Copy every one of the lines below word for word, leaving out the pictures.

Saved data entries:

>> Begin

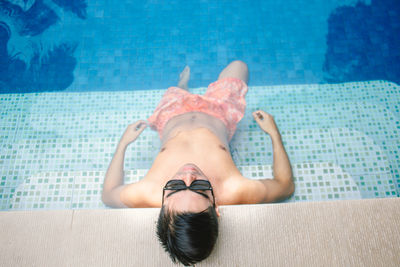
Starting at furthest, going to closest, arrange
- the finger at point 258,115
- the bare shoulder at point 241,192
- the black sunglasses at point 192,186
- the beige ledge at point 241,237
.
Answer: the finger at point 258,115 → the bare shoulder at point 241,192 → the black sunglasses at point 192,186 → the beige ledge at point 241,237

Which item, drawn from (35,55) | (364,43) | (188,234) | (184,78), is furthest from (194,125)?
(364,43)

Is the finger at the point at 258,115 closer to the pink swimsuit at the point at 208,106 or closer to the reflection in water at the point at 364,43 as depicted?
the pink swimsuit at the point at 208,106

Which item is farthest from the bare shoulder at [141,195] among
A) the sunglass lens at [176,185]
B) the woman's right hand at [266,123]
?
the woman's right hand at [266,123]

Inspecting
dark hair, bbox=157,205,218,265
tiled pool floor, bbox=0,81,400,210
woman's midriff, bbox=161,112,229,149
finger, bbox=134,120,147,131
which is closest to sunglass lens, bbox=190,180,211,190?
dark hair, bbox=157,205,218,265

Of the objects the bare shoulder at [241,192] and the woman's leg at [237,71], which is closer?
the bare shoulder at [241,192]

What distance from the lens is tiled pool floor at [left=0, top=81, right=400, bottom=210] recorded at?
2.39 metres

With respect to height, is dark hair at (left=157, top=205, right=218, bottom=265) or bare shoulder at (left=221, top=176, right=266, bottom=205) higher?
dark hair at (left=157, top=205, right=218, bottom=265)

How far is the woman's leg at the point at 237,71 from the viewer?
113 inches

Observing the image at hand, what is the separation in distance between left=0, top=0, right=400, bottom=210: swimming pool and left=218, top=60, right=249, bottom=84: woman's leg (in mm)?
207

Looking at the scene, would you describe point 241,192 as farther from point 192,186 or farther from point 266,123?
point 266,123

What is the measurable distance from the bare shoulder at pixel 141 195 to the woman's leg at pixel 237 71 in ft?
5.19

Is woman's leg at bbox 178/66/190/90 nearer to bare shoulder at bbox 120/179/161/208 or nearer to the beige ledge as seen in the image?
bare shoulder at bbox 120/179/161/208

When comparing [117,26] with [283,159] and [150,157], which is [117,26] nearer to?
[150,157]

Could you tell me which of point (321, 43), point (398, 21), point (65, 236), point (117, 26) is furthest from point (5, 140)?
point (398, 21)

>> End

### TASK ANSWER
Starting at furthest, going to closest, arrange
- the finger at point 258,115
- the bare shoulder at point 241,192
- the black sunglasses at point 192,186
- the beige ledge at point 241,237
.
Answer: the finger at point 258,115 → the bare shoulder at point 241,192 → the black sunglasses at point 192,186 → the beige ledge at point 241,237

Which item, drawn from (35,55) | (364,43) | (188,234) | (184,78), is furthest from (194,125)?
(364,43)

Is the finger at the point at 258,115 closer to the pink swimsuit at the point at 208,106 or closer to the reflection in water at the point at 364,43 as depicted?
the pink swimsuit at the point at 208,106

Which item is farthest from the bare shoulder at [141,195] among
A) the sunglass lens at [176,185]
B) the woman's right hand at [266,123]
?
the woman's right hand at [266,123]

Inspecting
dark hair, bbox=157,205,218,265
tiled pool floor, bbox=0,81,400,210
woman's midriff, bbox=161,112,229,149
finger, bbox=134,120,147,131
which is closest to sunglass lens, bbox=190,180,211,190?
dark hair, bbox=157,205,218,265

Of the objects the bare shoulder at [241,192] and the woman's leg at [237,71], which is closer?
the bare shoulder at [241,192]

What distance from the lens is tiled pool floor at [left=0, top=81, right=400, bottom=210] recorded at?
2.39 metres

With respect to height, is dark hair at (left=157, top=205, right=218, bottom=265) or bare shoulder at (left=221, top=176, right=266, bottom=205) higher?
dark hair at (left=157, top=205, right=218, bottom=265)

How far is the woman's leg at the point at 237,71 from the viewer?
113 inches

Observing the image at hand, what is the separation in distance between left=0, top=0, right=400, bottom=210: swimming pool and left=218, top=60, right=249, bottom=84: woman's leg (in mm)?
207

Looking at the scene, would you describe point 241,192 as farther from point 192,186 or farther from point 266,123?
point 266,123

What is the measurable distance from the bare shoulder at pixel 141 195 to the woman's leg at pixel 237 71 in ft?
5.19

Is woman's leg at bbox 178/66/190/90 nearer to bare shoulder at bbox 120/179/161/208 or nearer to the beige ledge as seen in the image?
bare shoulder at bbox 120/179/161/208

When comparing [117,26] with [283,159] and [150,157], which is [117,26] nearer to?
[150,157]

Could you tell me which of point (321, 43), point (398, 21), point (65, 236), point (117, 26) is furthest from point (5, 140)?
point (398, 21)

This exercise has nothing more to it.